## Begin
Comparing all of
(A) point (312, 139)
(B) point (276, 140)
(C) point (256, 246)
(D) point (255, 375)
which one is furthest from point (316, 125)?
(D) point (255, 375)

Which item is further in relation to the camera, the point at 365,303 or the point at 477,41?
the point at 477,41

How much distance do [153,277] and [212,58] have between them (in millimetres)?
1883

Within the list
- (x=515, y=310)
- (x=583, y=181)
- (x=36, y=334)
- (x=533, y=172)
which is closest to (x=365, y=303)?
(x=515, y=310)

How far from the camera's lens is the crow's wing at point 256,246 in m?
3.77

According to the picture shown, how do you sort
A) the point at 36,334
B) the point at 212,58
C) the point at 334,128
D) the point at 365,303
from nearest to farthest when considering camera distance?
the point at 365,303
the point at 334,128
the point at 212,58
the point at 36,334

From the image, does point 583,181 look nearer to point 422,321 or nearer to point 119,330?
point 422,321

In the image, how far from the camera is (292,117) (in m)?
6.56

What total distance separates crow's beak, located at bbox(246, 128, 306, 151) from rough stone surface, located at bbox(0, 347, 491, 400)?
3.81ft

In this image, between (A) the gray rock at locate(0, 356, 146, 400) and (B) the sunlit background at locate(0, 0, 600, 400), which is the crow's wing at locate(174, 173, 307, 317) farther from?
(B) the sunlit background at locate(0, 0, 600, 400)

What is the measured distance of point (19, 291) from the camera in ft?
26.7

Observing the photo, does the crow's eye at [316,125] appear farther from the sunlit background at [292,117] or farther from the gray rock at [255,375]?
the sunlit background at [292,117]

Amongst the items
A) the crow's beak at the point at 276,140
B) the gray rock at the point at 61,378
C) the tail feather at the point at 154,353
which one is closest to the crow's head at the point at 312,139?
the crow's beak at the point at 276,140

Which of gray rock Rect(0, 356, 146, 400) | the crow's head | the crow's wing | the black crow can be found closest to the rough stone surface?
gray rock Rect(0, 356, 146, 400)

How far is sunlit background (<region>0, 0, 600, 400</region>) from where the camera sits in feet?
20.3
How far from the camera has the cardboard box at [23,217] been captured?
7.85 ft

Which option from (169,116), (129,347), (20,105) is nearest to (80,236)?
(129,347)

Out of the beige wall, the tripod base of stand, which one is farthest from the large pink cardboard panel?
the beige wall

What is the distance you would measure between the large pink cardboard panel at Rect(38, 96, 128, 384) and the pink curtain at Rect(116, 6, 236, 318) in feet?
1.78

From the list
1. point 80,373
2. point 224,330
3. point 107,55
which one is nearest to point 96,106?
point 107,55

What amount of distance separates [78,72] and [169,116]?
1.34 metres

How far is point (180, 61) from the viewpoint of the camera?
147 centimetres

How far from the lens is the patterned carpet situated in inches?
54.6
## End
* Work to do
Can you rewrite the listing from the line containing "In this image, between" through the end of the listing, replacing "camera" with "viewer" and leaving everything else unchanged?

* Exercise result
In this image, between (A) the gray rock at locate(0, 356, 146, 400) and (B) the sunlit background at locate(0, 0, 600, 400), which is the crow's wing at locate(174, 173, 307, 317) farther from?
(B) the sunlit background at locate(0, 0, 600, 400)

What is the measured distance of point (19, 291) from the viewer in ft?
26.7

Observing the photo, does the crow's eye at [316,125] appear farther from the sunlit background at [292,117] or farther from the gray rock at [255,375]?
the sunlit background at [292,117]

Amongst the items
A) the crow's beak at the point at 276,140
B) the gray rock at the point at 61,378
C) the tail feather at the point at 154,353
which one is closest to the crow's head at the point at 312,139?
the crow's beak at the point at 276,140

Which of gray rock Rect(0, 356, 146, 400) | the crow's head | the crow's wing | the black crow can be found closest to the rough stone surface?
gray rock Rect(0, 356, 146, 400)

How far is sunlit background (<region>0, 0, 600, 400</region>) from where the viewer sits in feet?
20.3
How far from the viewer has the cardboard box at [23,217] been captured?
7.85 ft

Which option from (169,116), (129,347), (20,105) is nearest to (80,236)?
(129,347)

Out of the beige wall, the tripod base of stand, which one is farthest from the large pink cardboard panel?
the beige wall

What is the distance you would measure between the large pink cardboard panel at Rect(38, 96, 128, 384) and the pink curtain at Rect(116, 6, 236, 318) in feet?
1.78

From the list
1. point 80,373
2. point 224,330
3. point 107,55
which one is nearest to point 96,106?
point 107,55

What amount of distance separates [78,72] and [169,116]?
1.34 metres

How far is point (180, 61) from the viewpoint of the viewer?
147 centimetres

How far from the lens is the patterned carpet situated in inches?
54.6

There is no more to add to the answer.